Start DOCUMENT EXCERPT

Image encoding (ViT-L):
  Per image: ~20ms on A100
  At 2,800/s: 2,800 × 0.02 = 56 GPU-seconds/s → 56 A100 GPUs
  With batching (batch=32): 56 / 4 ≈ 14 A100 GPUs

Text encoding:
  Per query: ~5ms on A100
  At 7,000/s: negligible (handled by CPU or shared GPU)

ANN search (ScaNN, 10B vectors):
  Per query: ~5ms (partitioned, quantized)
  At 7,000/s: ~200 CPU cores (distributed across index shards)

Re-ranking:
  Cross-encoder on top 100: ~30ms per query on GPU
  At 7,000/s: ~210 GPU-seconds/s → requires batching, ~50 GPUs

Latency Budget¶

Image encoding:               20ms (GPU)
Text encoding:                5ms (GPU)  
Query fusion:                 2ms (CPU)
ANN search (ScaNN):           10ms (distributed)
Post-filter (metadata):       5ms
Re-ranking (top 100):         30ms (GPU)
Result assembly:              5ms
Network overhead:             20ms
─────────────────────────────
Total:                        ~97ms (well under 300ms budget)

Step 3: High-Level Design¶

flowchart TB subgraph qp["Query Pipeline"] QU[Query Understanding] ImgEnc[Image Encoder] TxtEnc[Text Encoder] Fusion[Query Fusion] end subgraph retr["Retrieval Layer"] ANN[ANN Search ScaNN] MetaFilter[Metadata Filter] end subgraph rnk["Ranking Layer"] Reranker[Cross-Modal Re-Ranker] Diversity[Diversity Layer] Business[Business Rules] end subgraph idxp["Index Pipeline"] Crawler[Content Crawler] MediaProc[Media Processor] Embedder[Embedding Generator] IndexBuilder[Index Builder] end subgraph stor["Storage"] VectorIdx[(Vector Index ScaNN)] MetaStore[(Metadata Bigtable)] MediaStore[(Media Store GCS)] end qp --> retr --> rnk Crawler --> MediaProc --> Embedder --> IndexBuilder IndexBuilder --> VectorIdx MediaProc --> MetaStore MediaProc --> MediaStore

Step 4: Deep Dive¶

4.1 Query Understanding and Fusion¶

class MultiModalQueryProcessor:
    """Process and fuse multi-modal queries."""

    def __init__(self, image_encoder, text_encoder, fusion_model):
        self.image_encoder = image_encoder
        self.text_encoder = text_encoder
        self.fusion_model = fusion_model

    async def process_query(self, query: SearchQuery) -> FusedQueryEmbedding:
        intent = await self._classify_intent(query)

End DOCUMENT EXCERPT
Start LISTED ENTRIES

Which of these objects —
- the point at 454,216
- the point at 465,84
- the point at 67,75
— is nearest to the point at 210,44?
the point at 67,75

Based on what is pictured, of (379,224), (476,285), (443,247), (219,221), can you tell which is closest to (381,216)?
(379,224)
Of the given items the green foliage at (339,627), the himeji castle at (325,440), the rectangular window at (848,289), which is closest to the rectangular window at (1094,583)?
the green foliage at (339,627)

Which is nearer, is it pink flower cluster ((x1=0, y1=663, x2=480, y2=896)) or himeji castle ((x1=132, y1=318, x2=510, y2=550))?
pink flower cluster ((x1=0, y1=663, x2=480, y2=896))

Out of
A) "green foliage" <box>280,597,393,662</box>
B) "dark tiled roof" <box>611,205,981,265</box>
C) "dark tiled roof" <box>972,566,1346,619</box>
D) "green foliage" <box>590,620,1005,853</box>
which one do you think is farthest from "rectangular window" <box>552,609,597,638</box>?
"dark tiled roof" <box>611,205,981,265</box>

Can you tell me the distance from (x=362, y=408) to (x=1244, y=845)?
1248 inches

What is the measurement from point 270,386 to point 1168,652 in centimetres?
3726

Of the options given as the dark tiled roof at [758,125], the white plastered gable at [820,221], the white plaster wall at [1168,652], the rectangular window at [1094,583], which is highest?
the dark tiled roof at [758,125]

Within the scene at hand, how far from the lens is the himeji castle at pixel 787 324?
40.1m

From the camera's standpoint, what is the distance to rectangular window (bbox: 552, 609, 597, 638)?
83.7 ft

End LISTED ENTRIES

• [TO DO]
1 > Update the stretch of the search system design from "Step 4: Deep" through "intent = await self._classify_intent(query)", changing "fusion_model" to "fuser_model".
2 > Restate word for word the stretch of the records from the line containing "From the camera's" through the end of the records.
The search system design and the records were taken from unrelated sources.

• [ANSWERS BY TASK]
1 >
Step 4: Deep Dive¶

4.1 Query Understanding and Fusion¶

class MultiModalQueryProcessor:
    """Process and fuse multi-modal queries."""

    def __init__(self, image_encoder, text_encoder, fuser_model):
        self.image_encoder = image_encoder
        self.text_encoder = text_encoder
        self.fuser_model = fuser_model

    async def process_query(self, query: SearchQuery) -> FusedQueryEmbedding:
        intent = await self._classify_intent(query)

2 >
From the camera's standpoint, what is the distance to rectangular window (bbox: 552, 609, 597, 638)?
83.7 ft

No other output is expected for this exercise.